In [1]:
from collections import defaultdict

In [2]:
test_input = '''47|53
97|13
97|61
97|47
75|29
61|13
75|53
29|13
97|29
53|29
61|53
97|53
61|29
47|13
75|47
97|75
47|61
75|61
47|29
75|13
53|13

75,47,61,53,29
97,61,53,29,13
75,29,13
75,97,47,61,53
61,13,29
97,13,75,29,47'''

In [3]:
def parse_input(s):
    rules, updates = s.split('\n\n')

    rule_lookup = defaultdict(set)
    for line in rules.split('\n'):
        before, after = line.split('|')
        rule_lookup[int(before)].add(int(after))

    updates = [[int(n) for n in line.split(',')] for line in updates.split('\n')]
    return rule_lookup, updates

## Part One

Loop through update. On each page, check if page should be before a page already seen.

In [4]:
def test_update(update, rules):
    seen = set()
    for page in update:
        must_be_before = rules[page]
        if not seen.isdisjoint(must_be_before):
            return False
        seen.add(page)
    return True

### Test input

In [5]:
rules, updates = parse_input(test_input)
sum(update[len(update)//2] for update in updates if test_update(update, rules))

143

In [6]:
with open('input_files/05.txt') as f:
    raw_input = f.read()
    
rules, updates = parse_input(raw_input)

answer = sum(update[len(update) // 2] for update in updates if test_update(update, rules))
print("Part one:", answer)

Part one: 5064


## Part Two

The main rules set seems to have a cycle, so we can't sort the entire graph. Instead, sort the subgraph only containing the needed nodes. These are well-behaved.

Let try implementing [Kahn's algorithm](https://en.wikipedia.org/wiki/Topological_sorting#Kahn's_algorithm).

THINGS TO DO ->
1. List every comma-separated update line in the test input string of the page-ordering notebook.
2. Extend the page-ordering notebook past its last sentence.
The data after this point isn't needed.

SUPPLIED INFORMATION ->
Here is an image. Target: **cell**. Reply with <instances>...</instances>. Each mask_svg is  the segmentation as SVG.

* * *

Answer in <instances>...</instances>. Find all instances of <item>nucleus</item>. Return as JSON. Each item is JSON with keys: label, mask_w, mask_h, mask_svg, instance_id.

FINAL ANSWERS ->
1.
75,47,61,53,29
97,61,53,29,13
75,29,13
75,97,47,61,53
61,13,29
97,13,75,29,47

2.
In [7]:
def top_sort(rules, update):
    # create subgraph with only needed nodes
    subgraph = {n: rules[n] & set(update) for n in update}

    # Track how many inbound edges each node has 
    # to make it easy to test 'if m has no other incoming edges'
    inbound_counts = defaultdict(int)
    
    for n in update:
        for dest in subgraph[n]:
            inbound_counts[dest] += 1

    # Find a node(s) with no inbound edges.
    start = subgraph.keys() - inbound_counts.keys()
    ordered = []
    while start:
        n = start.pop()
        ordered.append(n)
        for m in subgraph[n]:
            inbound_counts[m] -= 1
            if inbound_counts[m] == 0:
                start.add(m)   
                        
    return ordered

def solve(rules, updates):
    bad_ordering = [update for update in updates if not test_update(update, rules)]
    
    total  = 0

    for update in bad_ordering:
        correct = top_sort(rules, update)
        total += correct[len(correct) // 2]

    return total

### Test input

In [8]:
rules, updates = parse_input(test_input)

solve(rules, updates)

123

In [9]:
rules, updates = parse_input(raw_input)
print("Part two:", solve(rules, updates))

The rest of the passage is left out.